What are your thoughts on this? Is it wrong? If she did go for it there is the possibility that she would not have searched for it and therefore would not cheated had I not put her in the situation.


----------



## Lazarus (Jan 17, 2011)

Daviekins said:


> .
> 
> What are your thoughts on this? Is it wrong? If she did go for it there is the possibility that she would not have searched for it and therefore would not cheated had I not put her in the situation.


She was secretive and cheated on you. Now you are going to do the same. She might be hurt, shocked and feel that she can no longer trust you but, what you are doing is revenge treatment.

It could turn out that your friend that she doesn't know could go off with her, in which case, you lose her and your "friend"! 

It could work and give you the trust you need to move forward.

If you divorce, it could be considered "entrapment" if she got to know, or if your friend decided to spill the beans.

It's a difficult one but you could add more problems to an already problematic relationship.

Maybe read up on how to regain trust and find out the necessary tests in order to see if she passes with flying colours, or fails at the first hurdle.

Infidelity sucks. It destroys so much faith and trust in human nature.

Make yourself happy. If she wants to come along on the ride, it's got to be on your terms. She gave up any rights after lying and cheatin on ya


----------



## sam83 (Jul 23, 2011)

Not the best idea what if she just doesn't like him is this make her faithful ??

what if ur friend like her and go with her and tell u she is good girl 

after the affair do u get full transparency from ur wife do u know where she is all the time ???


----------



## the guy (Aug 3, 2010)

I would rather use this resource for investigation purposes. Having your friend follow her. The other side of the coin is she my not be attracted to the friend and give you a false reading.

I'm all for confirming your spouses commitment to the marriage, but there are variables to this senerio, the worse is them going off together. How close is this friend that your W doesn't know?


----------



## Chaparral (Jul 17, 2011)

Daviekins said:


> Well I am kind of stuck in a dilemma. I am in a situation where I can test my wifes fidelity by getting someone I know(but she doesn't) to try and flirt with her etc.
> 
> If she doesn't go for it then it would go a long way in helping the relationship and building my trust.
> 
> ...


----------



## morituri (Apr 1, 2011)

Just like there are people who are predisposed to alcohol abuse, there are people who are predisposed to infidelity. You're willingness to tempt your wife to cheat, is tantamount to putting a bottle of booze in front of an alcoholic in order to test her resolve. That is called cruelty in my book.

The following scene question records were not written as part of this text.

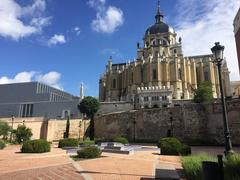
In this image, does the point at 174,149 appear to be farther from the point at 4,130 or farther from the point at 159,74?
the point at 159,74

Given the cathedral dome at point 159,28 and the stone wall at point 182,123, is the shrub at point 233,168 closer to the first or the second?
the stone wall at point 182,123

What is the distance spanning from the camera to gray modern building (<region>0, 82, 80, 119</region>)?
81250 mm

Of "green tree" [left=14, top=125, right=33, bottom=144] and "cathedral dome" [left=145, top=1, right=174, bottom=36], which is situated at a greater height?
"cathedral dome" [left=145, top=1, right=174, bottom=36]

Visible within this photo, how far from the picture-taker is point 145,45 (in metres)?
85.2

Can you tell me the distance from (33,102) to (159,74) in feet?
166

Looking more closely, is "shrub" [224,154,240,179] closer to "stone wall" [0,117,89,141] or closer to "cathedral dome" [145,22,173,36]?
"stone wall" [0,117,89,141]

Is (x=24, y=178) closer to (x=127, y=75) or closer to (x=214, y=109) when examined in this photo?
(x=214, y=109)

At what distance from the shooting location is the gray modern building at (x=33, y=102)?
267 ft

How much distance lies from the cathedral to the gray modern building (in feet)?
47.4

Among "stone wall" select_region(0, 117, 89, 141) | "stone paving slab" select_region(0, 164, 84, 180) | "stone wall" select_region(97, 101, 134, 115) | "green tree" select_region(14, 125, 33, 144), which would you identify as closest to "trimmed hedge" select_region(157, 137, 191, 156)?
"stone paving slab" select_region(0, 164, 84, 180)

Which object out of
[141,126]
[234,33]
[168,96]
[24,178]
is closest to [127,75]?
[168,96]

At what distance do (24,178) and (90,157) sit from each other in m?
6.62

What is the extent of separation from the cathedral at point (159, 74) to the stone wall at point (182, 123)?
22567 mm

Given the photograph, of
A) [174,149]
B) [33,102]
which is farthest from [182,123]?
[33,102]
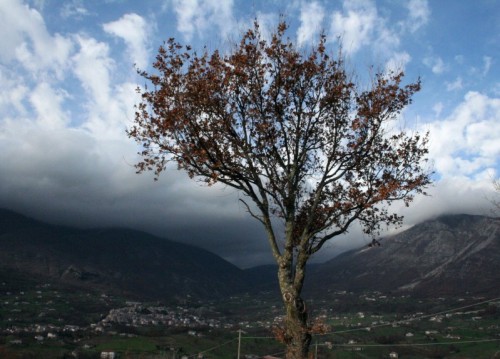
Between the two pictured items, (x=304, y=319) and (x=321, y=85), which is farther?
(x=321, y=85)

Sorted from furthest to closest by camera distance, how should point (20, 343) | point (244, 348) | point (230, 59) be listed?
point (244, 348)
point (20, 343)
point (230, 59)

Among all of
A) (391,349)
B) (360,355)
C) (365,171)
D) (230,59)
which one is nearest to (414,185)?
(365,171)

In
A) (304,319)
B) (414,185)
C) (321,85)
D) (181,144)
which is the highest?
(321,85)

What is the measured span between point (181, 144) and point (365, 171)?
616cm

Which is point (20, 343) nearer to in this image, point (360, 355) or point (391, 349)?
point (360, 355)

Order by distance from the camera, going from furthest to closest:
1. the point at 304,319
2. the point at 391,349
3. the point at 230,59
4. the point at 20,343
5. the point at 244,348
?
the point at 391,349
the point at 244,348
the point at 20,343
the point at 230,59
the point at 304,319

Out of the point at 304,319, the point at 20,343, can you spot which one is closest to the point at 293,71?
the point at 304,319

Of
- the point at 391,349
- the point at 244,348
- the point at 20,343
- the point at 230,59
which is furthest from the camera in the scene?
the point at 391,349

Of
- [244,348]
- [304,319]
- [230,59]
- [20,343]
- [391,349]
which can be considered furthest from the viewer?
[391,349]

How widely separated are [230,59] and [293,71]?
79.7 inches

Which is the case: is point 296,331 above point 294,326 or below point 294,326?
below

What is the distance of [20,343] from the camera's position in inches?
6206

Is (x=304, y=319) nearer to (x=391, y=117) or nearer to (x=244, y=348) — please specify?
(x=391, y=117)

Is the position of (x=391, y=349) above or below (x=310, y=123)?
below
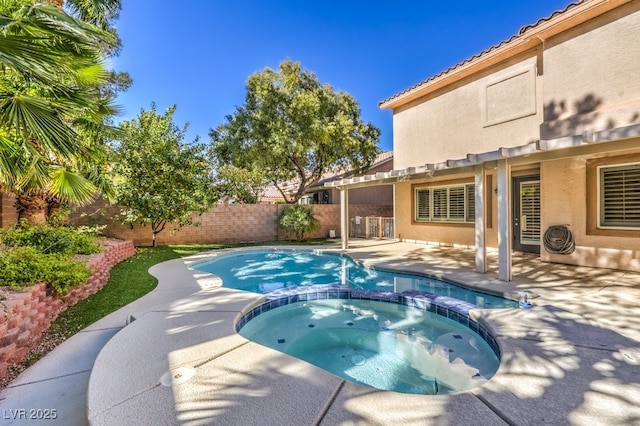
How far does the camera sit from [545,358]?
150 inches

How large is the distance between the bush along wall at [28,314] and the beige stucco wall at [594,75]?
42.2 ft

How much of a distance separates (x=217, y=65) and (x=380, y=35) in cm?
966

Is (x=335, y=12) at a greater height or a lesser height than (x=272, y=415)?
greater

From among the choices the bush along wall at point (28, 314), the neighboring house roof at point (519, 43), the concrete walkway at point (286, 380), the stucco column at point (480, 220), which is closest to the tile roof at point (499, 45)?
the neighboring house roof at point (519, 43)

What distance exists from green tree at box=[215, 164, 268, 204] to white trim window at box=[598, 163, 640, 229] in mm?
16040

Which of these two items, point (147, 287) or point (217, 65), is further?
point (217, 65)

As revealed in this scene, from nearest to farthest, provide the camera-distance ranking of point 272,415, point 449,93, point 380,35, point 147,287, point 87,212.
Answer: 1. point 272,415
2. point 147,287
3. point 449,93
4. point 87,212
5. point 380,35

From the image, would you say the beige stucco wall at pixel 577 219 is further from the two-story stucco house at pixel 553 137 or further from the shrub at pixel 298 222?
the shrub at pixel 298 222

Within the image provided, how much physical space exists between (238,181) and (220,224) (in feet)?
12.7

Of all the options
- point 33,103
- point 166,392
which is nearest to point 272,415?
point 166,392

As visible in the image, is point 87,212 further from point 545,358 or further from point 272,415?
point 545,358

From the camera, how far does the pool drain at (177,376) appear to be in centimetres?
336

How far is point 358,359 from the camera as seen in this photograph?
5.00m

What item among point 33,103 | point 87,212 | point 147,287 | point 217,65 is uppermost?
point 217,65
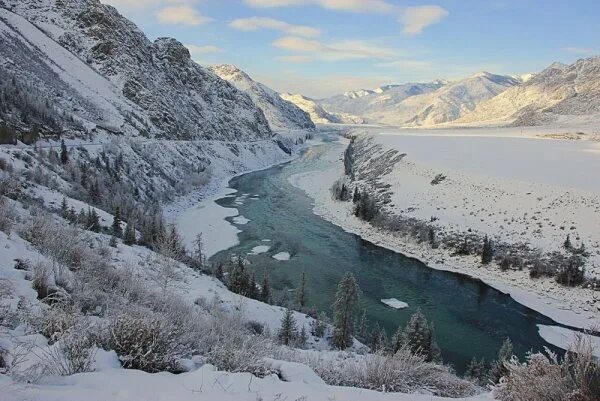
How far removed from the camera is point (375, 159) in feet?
268

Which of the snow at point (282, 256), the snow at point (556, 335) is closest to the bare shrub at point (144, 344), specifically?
the snow at point (556, 335)

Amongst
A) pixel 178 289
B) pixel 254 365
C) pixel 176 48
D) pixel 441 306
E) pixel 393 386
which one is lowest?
pixel 441 306

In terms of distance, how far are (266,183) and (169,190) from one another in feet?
79.6

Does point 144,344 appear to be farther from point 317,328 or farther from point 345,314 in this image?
point 345,314

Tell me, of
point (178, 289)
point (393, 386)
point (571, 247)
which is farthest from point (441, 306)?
point (393, 386)

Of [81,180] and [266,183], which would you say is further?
[266,183]

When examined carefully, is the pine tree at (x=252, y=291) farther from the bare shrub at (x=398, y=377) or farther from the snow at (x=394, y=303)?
the bare shrub at (x=398, y=377)

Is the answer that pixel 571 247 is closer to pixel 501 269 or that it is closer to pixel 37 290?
pixel 501 269

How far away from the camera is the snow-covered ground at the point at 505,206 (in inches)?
1331

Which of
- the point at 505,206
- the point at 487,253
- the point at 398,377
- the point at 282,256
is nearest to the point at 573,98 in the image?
the point at 505,206

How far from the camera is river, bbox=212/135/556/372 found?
1054 inches

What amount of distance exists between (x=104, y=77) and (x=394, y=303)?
248 feet

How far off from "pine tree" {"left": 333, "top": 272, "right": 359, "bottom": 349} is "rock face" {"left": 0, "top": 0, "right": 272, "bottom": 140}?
37.9 m

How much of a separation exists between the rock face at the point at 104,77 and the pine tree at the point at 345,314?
124 ft
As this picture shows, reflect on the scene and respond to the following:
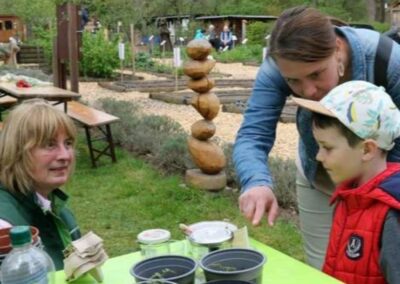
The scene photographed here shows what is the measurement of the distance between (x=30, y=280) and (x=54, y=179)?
2.87ft

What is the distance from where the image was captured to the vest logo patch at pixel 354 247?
1.81 meters

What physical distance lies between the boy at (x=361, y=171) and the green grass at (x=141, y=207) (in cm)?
224

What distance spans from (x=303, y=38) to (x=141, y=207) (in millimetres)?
3637

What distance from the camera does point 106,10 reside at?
26797 mm

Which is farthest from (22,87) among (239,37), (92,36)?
(239,37)

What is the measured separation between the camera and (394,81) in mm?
2070

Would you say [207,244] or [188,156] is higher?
[207,244]

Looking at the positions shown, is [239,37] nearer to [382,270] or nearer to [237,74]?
[237,74]

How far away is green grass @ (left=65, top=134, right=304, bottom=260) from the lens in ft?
14.7

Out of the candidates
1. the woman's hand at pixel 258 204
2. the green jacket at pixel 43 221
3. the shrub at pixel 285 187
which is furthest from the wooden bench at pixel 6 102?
the woman's hand at pixel 258 204

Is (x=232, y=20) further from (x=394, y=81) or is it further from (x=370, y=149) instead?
(x=370, y=149)

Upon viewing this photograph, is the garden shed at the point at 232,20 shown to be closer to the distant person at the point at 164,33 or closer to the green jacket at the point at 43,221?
the distant person at the point at 164,33

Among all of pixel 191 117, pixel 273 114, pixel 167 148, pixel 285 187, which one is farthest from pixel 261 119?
pixel 191 117

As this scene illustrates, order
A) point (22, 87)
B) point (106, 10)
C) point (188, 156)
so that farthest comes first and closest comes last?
point (106, 10)
point (22, 87)
point (188, 156)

Instead get yourself and your wife into individual and marital counseling. I hope for both your sakes that you do it.


----------



## Lon (Jun 6, 2011)

This is a bad idea to me, it does nothing but break down whatever trust may be remaining by either spouse, and what exactly does it accomplish? nothing.


----------



## Entropy3000 (May 11, 2011)

Daviekins said:


> Well I am kind of stuck in a dilemma. I am in a situation where I can test my wifes fidelity by getting someone I know(but she doesn't) to try and flirt with her etc.
> 
> If she doesn't go for it then it would go a long way in helping the relationship and building my trust.
> 
> What are your thoughts on this? Is it wrong? If she did go for it there is the possibility that she would not have searched for it and therefore would not cheated had I not put her in the situation.


What if they tell her and then she gets very mad and decides to prove a point by going all the way with them?

This just seems wrong to me.

In fact I cannot even imagine the conversation with the other guy. Hey, do me a favor. Seduce my wife. I want to see if she cheats on me. Flirting would not tell you much.


----------



## calif_hope (Feb 25, 2011)

First of all, this is not "Entrapment", entrapment relates to a crime, and the authorities would have to be the ones to set the bait. 

Second, "testing" is very common, many PIs offer the service. Heck, one of the cable channels had a reality show on this subject - hot mom PI with 3 very hot PI daughters. If you decide to do it use a PI, professional confadential relationship as opposed getting a friend of a friend to do it for you.

Call a PI and ask for the decoy service
_Posted via Mobile Device_


----------



## morituri (Apr 1, 2011)

If you have to go to such extremes to discover if your wife is going to be faithful to you then you might as well end the marriage and move on. Nothing good will come from it.


----------



## calif_hope (Feb 25, 2011)

As Ronald Reagan said, "Trust But Verify"!
_Posted via Mobile Device_


----------